Reading files passes silently. Writing files pauses. Shell commands pause. Sending a Zendesk reply pauses. Everything else is denied. You wrote that.

Why this matters

The "approve everything" model breaks under load. If a chain reads ten files and runs one shell command, you don't want ten approval prompts. You want one — at the side-effect.

The "approve nothing" model breaks under stakes. If a chain might delete a database row, you don't want it to just try.

Authored policies are the in-between. The pause goes where the operator who wrote the policy decided it should go. Inside loops where it's safe to read, the agent flows. At the boundary where something irreversible happens, the agent stops and asks.

Three policies, three postures

Contenox ships with three:

Default (hitl-policy-default.json). Prompts on writes, sed, shell commands, and mutating HTTP verbs. Allows reads and safe HTTP methods.
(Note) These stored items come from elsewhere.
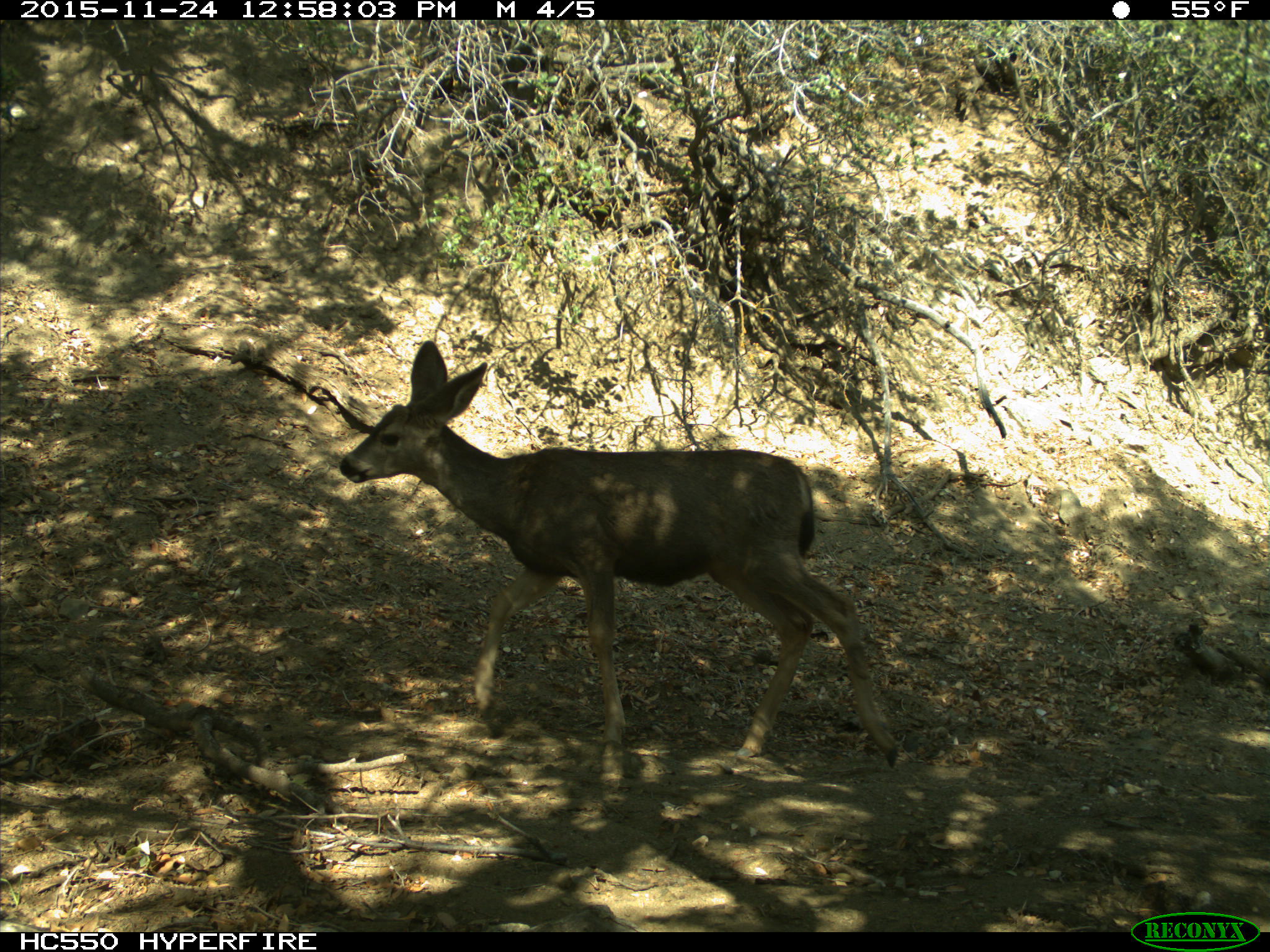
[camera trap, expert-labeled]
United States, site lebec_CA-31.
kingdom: Animalia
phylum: Chordata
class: Mammalia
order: Artiodactyla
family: Cervidae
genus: Odocoileus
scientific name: Odocoileus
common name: deer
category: unidentified deer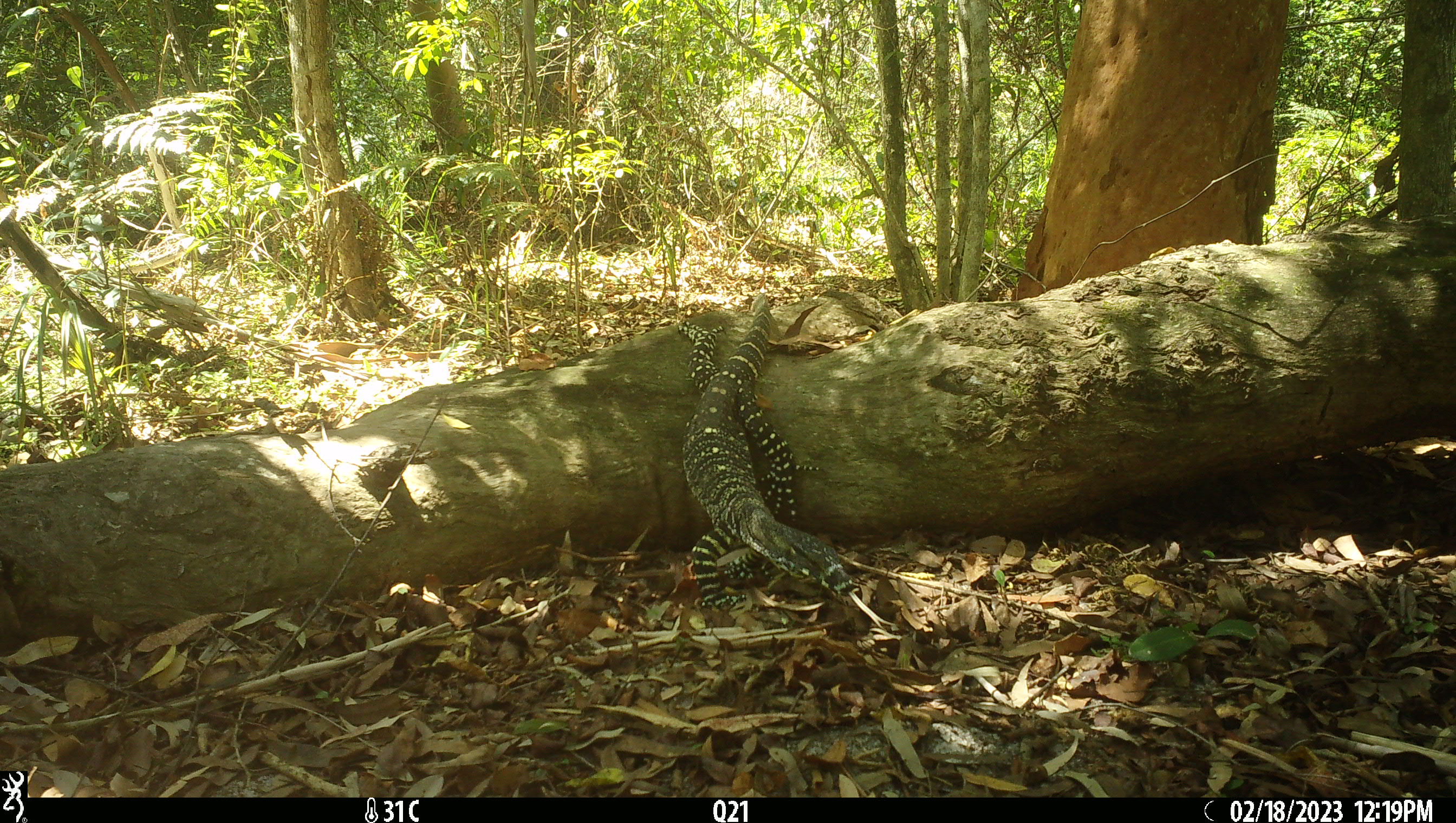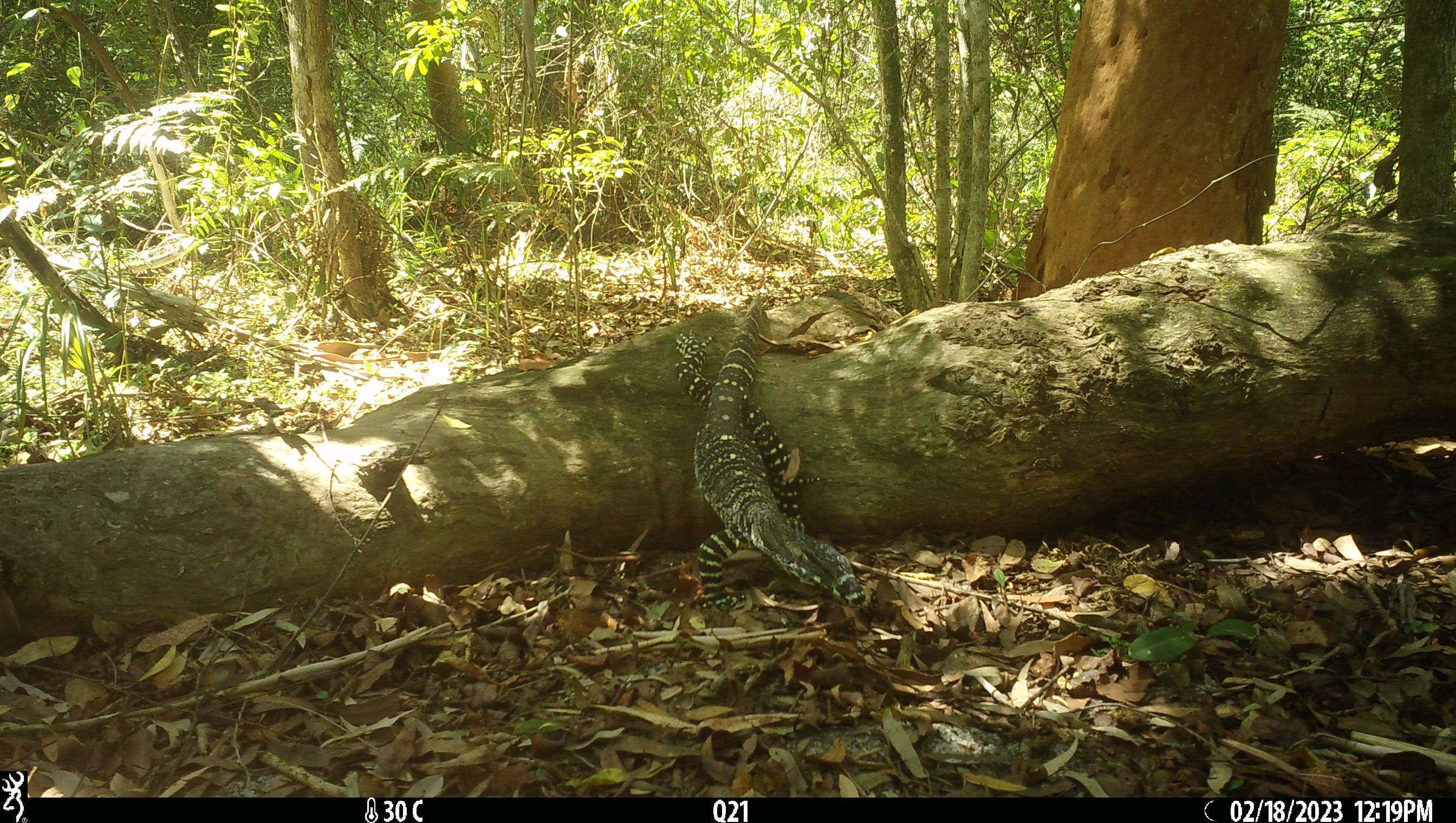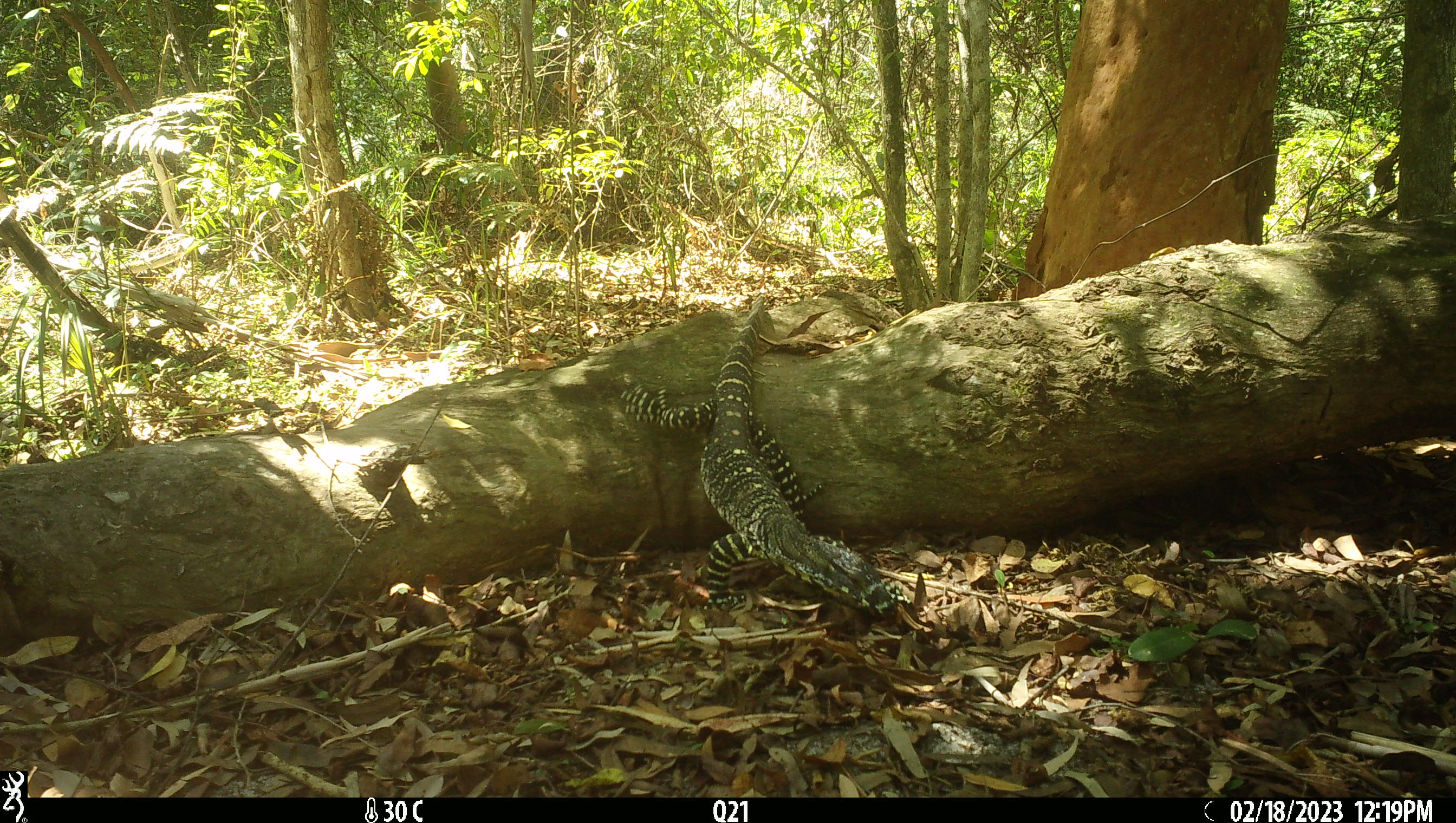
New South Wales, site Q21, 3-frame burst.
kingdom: Animalia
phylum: Chordata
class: Reptilia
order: Squamata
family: Varanidae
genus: Varanus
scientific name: Varanus varius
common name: lace monitor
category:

This is what runs out of the box.

Strict (hitl-policy-strict.json). Deny-by-default. Only explicitly listed tools can run, and those get an approval prompt. For production or compliance-sensitive environments.

Dev (hitl-policy-dev.json). Allow-all — silent pass-through. For local development when you trust the chain and don't want interruptions.

Switch between them in one command:

contenox config set hitl-policy-name hitl-policy-strict.json

You own the boundary

The most important thing about authored policies is that the boundary lives in your file. If a security review changes what should pause, you change the policy — not the engine, not a setting screen, not a vendor's roadmap. The gate moved because you moved a JSON key.

That's also why this scales to a team. A reviewer reading your policy file in a PR can see exactly where the pauses are. They don't have to read the engine source or trust a vendor claim. The policy is right there in the artifact, next to the chains it governs.

The chain is the contract. The policy is part of the contract you wrote.